I have decided not to follow Jesus.
No, really, I have decided to follow Jesus.
This
song was the cry of my naive heart as a kid.
This song is the cry of my impure, adult pastor heart.
I have
decided to follow Jesus. Though none go
with me, I still will follow. No turning
back.
As I
assess where I am now, I sing with conviction that I have decided to follow
Jesus. I now know enough to know that I
don't really know all that "following Jesus" means, but that it's
risky.
I sing that though none go with
me, I still will follow. But, I sing
that naively still, because I don't know what that is like. My husband, my twin sister, the
87 other people on this mission team go with me.

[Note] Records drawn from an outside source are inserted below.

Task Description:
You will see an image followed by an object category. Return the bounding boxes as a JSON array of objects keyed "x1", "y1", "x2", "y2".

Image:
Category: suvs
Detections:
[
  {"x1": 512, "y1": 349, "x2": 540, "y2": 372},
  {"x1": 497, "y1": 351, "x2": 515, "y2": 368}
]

I am surrounded by people who go with me in following Jesus.
What
strikes me as I assess where I am now is "no turning back." As I move into new areas of life (this is the
first student mission trip when I've not been mistaken for a teenager; I guess
adulthood is full-fledged now) and particularly new areas of ministry, I must
confess "no turning back." I
don't get to give up following Jesus. I
don't get to turn back, even when I'm frustrated, annoyed, tired, anxious, and
scared. God has called me to follow him. A church has ordained me to listen, to preach, to pray, to baptize, to marry, to teach, to offer bread and wine, and to show up as a representative of God's. No turning back.
I have
decided to follow Jesus. Though none go
with me, I still will follow. No turning
back.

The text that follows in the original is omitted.